Former Massachusetts governor Mitt Romney gained an easy win in the Republican caucuses, finishing nearly 40 percent ahead of his closest rivals. Romney campaigned heavily in the state and dominated the race against Arizona senator John McCain and Texas congressman Ron Paul.

The Democratic race was hard fought. Illinois Senator Barack Obama had the backing of the powerful Culinary Workers Union, whose members work in hotels, restaurants and casinos. But Senator Clinton had backing from other labor groups, including the teacher's union.

A mixed group of 400 hotel and casino workers came to a Democratic caucus in the entertainment district called the Las Vegas Strip, one of nine special sites set up in the district.

Caucus goers chanted their support of rival candidates before the selection started.

Then they gathered in different parts of the room, according to candidate, to make their choices known.

Hotel worker Tanya Friis, like the majority at her caucus, supported Clinton.

"To me, it's a very important election that I feel passionately about, and I just could not live with myself if I didn't participate," said Friis.

For Democrats, Nevada was a test of the candidates' appeal to Hispanics, who make up nearly one quarter of the state's population and 12 percent of the electorate.
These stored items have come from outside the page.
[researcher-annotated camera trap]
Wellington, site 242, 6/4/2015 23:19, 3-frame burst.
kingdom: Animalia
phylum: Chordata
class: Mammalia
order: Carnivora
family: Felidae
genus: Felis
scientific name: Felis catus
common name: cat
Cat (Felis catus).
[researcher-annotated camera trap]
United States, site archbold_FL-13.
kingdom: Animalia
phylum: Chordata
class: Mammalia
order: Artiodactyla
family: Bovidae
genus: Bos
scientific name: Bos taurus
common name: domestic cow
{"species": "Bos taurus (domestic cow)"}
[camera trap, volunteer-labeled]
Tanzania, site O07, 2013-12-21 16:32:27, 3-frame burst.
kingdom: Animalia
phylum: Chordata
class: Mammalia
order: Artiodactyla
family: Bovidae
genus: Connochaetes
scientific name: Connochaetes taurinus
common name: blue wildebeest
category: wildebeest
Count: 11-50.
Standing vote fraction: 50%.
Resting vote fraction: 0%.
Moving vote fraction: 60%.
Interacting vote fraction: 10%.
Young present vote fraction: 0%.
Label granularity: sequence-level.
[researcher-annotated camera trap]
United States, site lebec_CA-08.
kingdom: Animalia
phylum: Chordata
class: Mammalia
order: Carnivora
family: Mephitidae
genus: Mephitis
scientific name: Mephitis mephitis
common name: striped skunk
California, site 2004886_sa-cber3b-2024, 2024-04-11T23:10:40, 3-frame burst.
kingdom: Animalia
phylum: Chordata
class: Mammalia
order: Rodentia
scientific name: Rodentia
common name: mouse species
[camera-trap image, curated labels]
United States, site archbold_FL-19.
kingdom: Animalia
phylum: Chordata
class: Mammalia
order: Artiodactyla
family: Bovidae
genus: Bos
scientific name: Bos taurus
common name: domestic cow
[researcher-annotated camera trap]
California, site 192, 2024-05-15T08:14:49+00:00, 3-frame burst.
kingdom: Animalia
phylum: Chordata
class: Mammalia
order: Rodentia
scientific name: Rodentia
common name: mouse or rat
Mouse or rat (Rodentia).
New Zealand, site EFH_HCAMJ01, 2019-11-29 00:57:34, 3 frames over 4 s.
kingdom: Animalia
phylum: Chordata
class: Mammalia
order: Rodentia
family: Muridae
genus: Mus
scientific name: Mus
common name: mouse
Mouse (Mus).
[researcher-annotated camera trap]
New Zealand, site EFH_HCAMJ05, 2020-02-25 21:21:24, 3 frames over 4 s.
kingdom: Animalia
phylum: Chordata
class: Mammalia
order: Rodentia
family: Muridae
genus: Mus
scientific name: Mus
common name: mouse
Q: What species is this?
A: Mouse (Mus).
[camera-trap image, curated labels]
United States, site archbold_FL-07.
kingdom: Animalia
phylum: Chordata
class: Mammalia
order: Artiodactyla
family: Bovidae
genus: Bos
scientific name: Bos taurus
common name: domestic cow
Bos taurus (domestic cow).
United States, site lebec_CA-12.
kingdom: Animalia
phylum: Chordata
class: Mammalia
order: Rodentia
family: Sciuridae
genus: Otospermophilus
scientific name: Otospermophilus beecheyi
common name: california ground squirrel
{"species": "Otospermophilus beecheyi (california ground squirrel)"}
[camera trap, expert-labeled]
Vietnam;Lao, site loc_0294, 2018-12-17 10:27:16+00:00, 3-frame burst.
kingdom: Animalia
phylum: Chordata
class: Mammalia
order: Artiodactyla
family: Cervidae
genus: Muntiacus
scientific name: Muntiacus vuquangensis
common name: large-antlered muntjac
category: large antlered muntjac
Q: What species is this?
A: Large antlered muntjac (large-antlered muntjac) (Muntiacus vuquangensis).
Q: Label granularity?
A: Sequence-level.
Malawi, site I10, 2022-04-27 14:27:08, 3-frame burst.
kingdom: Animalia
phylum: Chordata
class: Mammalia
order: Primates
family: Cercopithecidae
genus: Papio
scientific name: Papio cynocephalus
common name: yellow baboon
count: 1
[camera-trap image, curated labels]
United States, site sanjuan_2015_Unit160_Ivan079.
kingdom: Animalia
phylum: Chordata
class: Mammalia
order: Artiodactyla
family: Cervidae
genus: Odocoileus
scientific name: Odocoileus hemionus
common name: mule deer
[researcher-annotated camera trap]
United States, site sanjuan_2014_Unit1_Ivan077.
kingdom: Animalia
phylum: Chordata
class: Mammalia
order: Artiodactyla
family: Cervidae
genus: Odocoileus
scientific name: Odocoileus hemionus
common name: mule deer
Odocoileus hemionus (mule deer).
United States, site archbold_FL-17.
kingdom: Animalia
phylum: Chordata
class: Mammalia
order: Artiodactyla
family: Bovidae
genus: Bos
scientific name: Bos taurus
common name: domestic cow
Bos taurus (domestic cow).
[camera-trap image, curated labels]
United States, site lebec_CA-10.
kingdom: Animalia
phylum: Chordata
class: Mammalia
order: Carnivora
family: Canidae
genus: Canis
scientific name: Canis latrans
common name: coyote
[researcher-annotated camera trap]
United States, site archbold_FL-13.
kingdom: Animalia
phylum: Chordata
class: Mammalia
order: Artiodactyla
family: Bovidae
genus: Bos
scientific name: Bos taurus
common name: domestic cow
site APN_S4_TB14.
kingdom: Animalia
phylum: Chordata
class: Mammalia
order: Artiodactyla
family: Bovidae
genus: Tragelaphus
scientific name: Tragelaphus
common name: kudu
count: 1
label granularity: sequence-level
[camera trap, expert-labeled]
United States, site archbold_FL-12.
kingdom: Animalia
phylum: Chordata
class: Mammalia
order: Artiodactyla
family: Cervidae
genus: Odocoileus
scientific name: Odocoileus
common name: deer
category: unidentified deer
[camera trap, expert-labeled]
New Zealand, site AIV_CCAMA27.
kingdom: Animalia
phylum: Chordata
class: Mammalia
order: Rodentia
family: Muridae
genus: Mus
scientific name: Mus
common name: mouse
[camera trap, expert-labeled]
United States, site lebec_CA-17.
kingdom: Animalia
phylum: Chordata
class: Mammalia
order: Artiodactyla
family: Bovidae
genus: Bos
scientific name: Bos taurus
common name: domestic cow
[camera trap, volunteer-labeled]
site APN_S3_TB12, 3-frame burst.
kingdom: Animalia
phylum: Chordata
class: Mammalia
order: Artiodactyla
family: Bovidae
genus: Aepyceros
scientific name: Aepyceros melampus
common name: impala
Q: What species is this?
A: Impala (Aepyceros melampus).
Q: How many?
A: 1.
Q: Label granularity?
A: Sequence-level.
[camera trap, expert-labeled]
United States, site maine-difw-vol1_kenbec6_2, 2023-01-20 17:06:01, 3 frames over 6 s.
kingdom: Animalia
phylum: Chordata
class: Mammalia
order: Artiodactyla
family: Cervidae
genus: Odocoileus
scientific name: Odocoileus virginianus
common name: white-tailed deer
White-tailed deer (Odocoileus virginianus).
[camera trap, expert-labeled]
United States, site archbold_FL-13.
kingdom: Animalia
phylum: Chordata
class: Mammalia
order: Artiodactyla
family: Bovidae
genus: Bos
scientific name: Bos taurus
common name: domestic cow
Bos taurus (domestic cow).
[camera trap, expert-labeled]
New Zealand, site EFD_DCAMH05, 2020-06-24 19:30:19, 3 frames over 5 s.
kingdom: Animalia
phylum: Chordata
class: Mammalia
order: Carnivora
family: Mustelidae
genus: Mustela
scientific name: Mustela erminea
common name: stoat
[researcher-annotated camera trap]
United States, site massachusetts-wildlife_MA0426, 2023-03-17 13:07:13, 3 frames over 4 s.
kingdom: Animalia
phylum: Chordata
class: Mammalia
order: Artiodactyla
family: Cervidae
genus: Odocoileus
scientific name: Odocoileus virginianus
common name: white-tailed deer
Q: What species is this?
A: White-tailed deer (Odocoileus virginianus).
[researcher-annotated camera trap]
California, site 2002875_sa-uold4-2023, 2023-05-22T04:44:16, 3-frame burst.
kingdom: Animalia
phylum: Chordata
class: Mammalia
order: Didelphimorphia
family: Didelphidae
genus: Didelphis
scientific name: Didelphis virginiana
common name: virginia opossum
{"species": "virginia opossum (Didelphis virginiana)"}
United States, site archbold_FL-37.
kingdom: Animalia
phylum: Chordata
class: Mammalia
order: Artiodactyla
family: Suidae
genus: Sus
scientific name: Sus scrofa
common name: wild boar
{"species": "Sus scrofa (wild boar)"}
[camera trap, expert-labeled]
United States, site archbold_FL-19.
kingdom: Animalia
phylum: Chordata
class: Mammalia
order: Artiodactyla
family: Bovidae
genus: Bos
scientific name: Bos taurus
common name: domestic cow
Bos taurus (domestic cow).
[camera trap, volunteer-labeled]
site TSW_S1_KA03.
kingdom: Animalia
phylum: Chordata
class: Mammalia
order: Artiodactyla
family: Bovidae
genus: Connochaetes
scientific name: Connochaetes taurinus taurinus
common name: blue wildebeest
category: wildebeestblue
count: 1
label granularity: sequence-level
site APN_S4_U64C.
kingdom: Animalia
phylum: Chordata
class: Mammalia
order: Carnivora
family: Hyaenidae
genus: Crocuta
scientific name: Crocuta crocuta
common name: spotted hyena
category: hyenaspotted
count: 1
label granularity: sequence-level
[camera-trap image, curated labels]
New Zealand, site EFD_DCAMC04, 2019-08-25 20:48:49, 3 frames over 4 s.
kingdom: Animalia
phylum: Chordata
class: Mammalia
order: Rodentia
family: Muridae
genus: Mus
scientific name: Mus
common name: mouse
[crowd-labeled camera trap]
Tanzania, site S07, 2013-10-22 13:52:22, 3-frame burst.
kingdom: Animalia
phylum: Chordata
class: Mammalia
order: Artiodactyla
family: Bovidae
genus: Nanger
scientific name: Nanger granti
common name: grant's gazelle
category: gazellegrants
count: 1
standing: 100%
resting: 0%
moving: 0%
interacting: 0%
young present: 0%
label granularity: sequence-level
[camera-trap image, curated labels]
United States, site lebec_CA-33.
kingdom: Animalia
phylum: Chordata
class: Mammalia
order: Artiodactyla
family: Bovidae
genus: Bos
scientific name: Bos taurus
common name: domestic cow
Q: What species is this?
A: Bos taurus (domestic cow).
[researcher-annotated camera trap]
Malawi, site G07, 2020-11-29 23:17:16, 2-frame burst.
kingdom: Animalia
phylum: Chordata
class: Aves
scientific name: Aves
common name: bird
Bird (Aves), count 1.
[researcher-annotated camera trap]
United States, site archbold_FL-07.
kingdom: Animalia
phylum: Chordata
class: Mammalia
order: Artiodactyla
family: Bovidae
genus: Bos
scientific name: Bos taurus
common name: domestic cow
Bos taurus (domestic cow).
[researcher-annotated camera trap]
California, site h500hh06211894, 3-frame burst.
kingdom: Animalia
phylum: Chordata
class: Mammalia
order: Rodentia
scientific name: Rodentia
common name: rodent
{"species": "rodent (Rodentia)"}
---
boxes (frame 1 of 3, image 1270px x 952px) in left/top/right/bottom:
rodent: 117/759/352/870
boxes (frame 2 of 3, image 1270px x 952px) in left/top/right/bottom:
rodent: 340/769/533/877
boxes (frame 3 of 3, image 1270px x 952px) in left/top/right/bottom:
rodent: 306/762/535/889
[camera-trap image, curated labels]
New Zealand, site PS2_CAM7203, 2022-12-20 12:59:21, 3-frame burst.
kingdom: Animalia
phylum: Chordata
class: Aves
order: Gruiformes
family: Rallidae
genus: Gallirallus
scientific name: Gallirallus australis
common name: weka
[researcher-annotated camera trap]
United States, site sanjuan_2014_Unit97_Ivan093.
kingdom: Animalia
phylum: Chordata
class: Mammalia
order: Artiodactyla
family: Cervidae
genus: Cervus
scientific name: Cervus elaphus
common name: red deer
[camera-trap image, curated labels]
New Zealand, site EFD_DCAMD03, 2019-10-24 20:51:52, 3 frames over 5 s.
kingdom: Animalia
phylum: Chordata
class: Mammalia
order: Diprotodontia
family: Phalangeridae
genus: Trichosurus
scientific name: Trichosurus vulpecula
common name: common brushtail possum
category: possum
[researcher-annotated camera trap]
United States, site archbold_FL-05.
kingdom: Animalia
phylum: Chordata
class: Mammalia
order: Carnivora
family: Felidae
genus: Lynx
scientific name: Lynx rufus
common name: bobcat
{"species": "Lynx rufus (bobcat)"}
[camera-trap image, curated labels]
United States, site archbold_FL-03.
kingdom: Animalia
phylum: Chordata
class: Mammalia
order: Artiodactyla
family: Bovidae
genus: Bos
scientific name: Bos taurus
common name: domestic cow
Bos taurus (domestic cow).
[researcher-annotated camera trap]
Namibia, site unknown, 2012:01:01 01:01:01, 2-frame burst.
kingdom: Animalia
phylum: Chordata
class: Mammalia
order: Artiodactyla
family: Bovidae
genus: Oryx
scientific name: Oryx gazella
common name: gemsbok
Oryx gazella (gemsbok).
The powerful union that backed Obama is more than 40 percent Hispanic, but Clinton also received endorsements from several Hispanic leaders. An Associated Press poll of caucus goers shows she did well among Hispanics, and with whites and women voters. Obama got strong support from African Americans.

Religion played a role in the Republican caucuses. One in four who took part was Mormon, as is the winner, Mitt Romney.

Republicans said their number one concern is the economy. Romney, a millionaire businessman, says is well positioned to deal with that and other issues.

"People are very concerned about what is happening globally, but they are also concerned about what is happening here at home, and they want to know how our economy is going to be strengthened, both short term and long term," said Romney.

Democrats will hold their next contest in South Carolina Saturday, and Republicans are focusing on the Florida primary three days later. Both parties are looking ahead to Super Tuesday on February 5, when more than 20 states will hold primaries and caucuses.